Oh why in the hell am I wasting my time trying to explain this to John Stossel. Look, this entire comparison is ludicrous. Just ludicrous. Trying to compare two governments that existed 1800 years apart, and a modern and pre-modern society, is the kind of thing that only very stupid people do to try to prove some tired, hacky ideological point.

Sure, John. Rome fell because of the nanny state creating dependency and entitlement. Maybe it was the Moors, amirite? *WINK*

As inflation increased, Rome, much like the U.S. under President Nixon, imposed wage and price controls. When people objected, Emperor Diocletian denounced their "greed," saying, "Shared humanity urges us to set a limit."

Just randomly leaping from point to point here, aren't we.

So, to be clear, he doesn't want the government to give them food. He also doesn't want the government to cap prices on food so that PEOPLE CAN BUY IT THEMSELVES. He wants a pure, libertarian market to exist. 1700 years ago. While an ancient civilization is disintegrating. Clearly that dominated the thoughts of political leaders like Diocletian. "Yes, but what about markets?"

Doesn't that sound like today's anti-capitalist politicians?

No. Not in the least little bit. Name one of Today's Policians who has proposed price controls. Name one who has proposed giving away free food to whoever gets in line for it. Name one thing Congress or this president have done that even remotely resembles or approaches either of these things.

Diocletian was worse than Nixon.
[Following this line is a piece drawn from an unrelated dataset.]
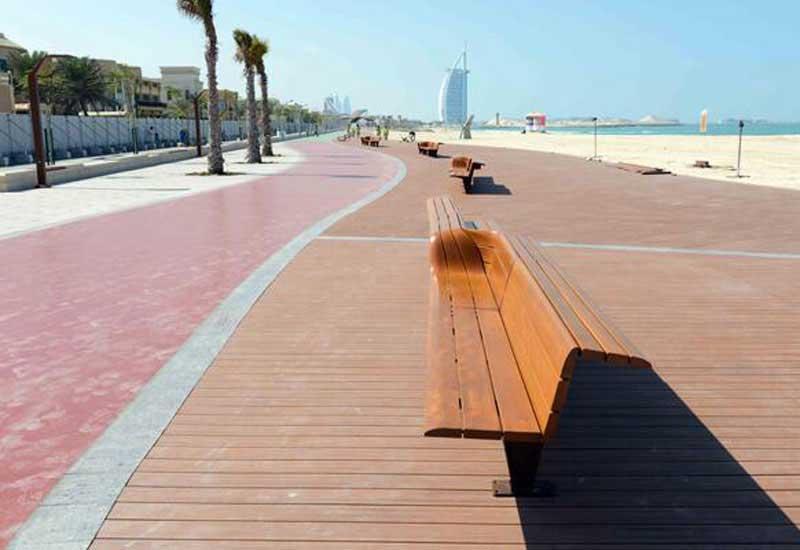 la piste de jogging sur la plage de Jumeirah à Dubai.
Rome enforced controls with the death penalty – and forbid people to change professions. Emperor Constantine decreed that those who broke such rules "be bound with chains and reduced to servile condition."

*presses palms to mouth*

*FART NOISE AT TREMENDOUS VOLUME*

Eventually, Rome's empire was so large – and people so resentful of centralized control – that generals in outlying regions began declaring independence from Rome.

We see what you did here, John. Just don't you dare try to leave without taking Mississippi and South Carolina. That aside, don't let the door hit you in the ass. Build a great big fence on the border. We don't want your kind coming up here to go to hospitals.
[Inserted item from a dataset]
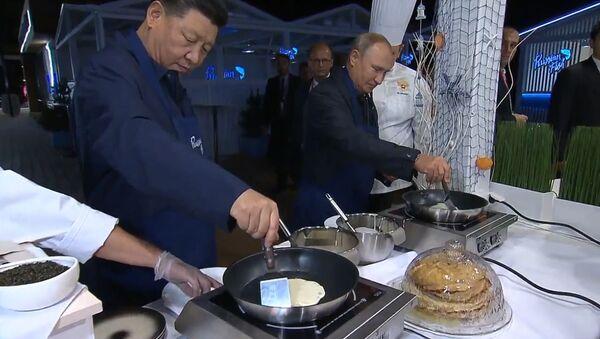 Мы же в России - лидеры КНР и России приготовили блины и пригубили водку - Sputnik Ўзбекистон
At FreedomFest, Matt Kibbe, president of the tea party group FreedomWorks, also argued that America could soon collapse like Rome did.

Yes, let's hear from the president of the fucking Tea Party.

Why are we even paying attention to the Tea Party anymore? How have they been relevant in the last three years? Covering the Tea Party is like covering Tiger Woods at this point – there's no longer any reason to do it and no one in the media is entirely sure why they do it, but it's a habit at this point so they just go with it. The Tea Party's greatest contribution to American politics has been to cost the Republicans a number of winnable Senate seats. Keep up the good work, assrockets.

"The parallels are quite ominous — the debt, the expansionist foreign policy, the arrogance of executive power taking over our country," says Kibbe. "But I do think we have a chance to stop it."

LOCK AND LOAD! WOOOOOOOOOOO!

Also, please visit FreedomWorks.org and have your credit card ready to donate. The Tea Party has a plan to stop this, but they need your help! The first 500 donors will receive a tote bag with the FreedomWorks logo (two elderly people beating a Hispanic man with walkers).

That's a big difference between today's America and yesterday's Rome. We have movements like the tea party and libertarianism and events like FreedomFest that alert people to the danger in imperial Washington and try to fight it. If they can wake the public, we have hope.

Yeah, the Tea Party and this circular pud-pull of libertarian bag men in Las Vegas is a real honest-to-god freedom fighters' movement. What bold, heroic souls. The history books will tell tales of how Francis Marion crawled through the swamp on his belly to thwart the hated British Army during the American Revolution, and how John Stossel and a bunch of interns from FreedomWorks got the special Convention Rate at Circus Circus – they just love the retirment home-meets-FEMA Camp atmosphere – and watched the D-List stars of the right wing media give canned lectures to a room full of like-minded white guys.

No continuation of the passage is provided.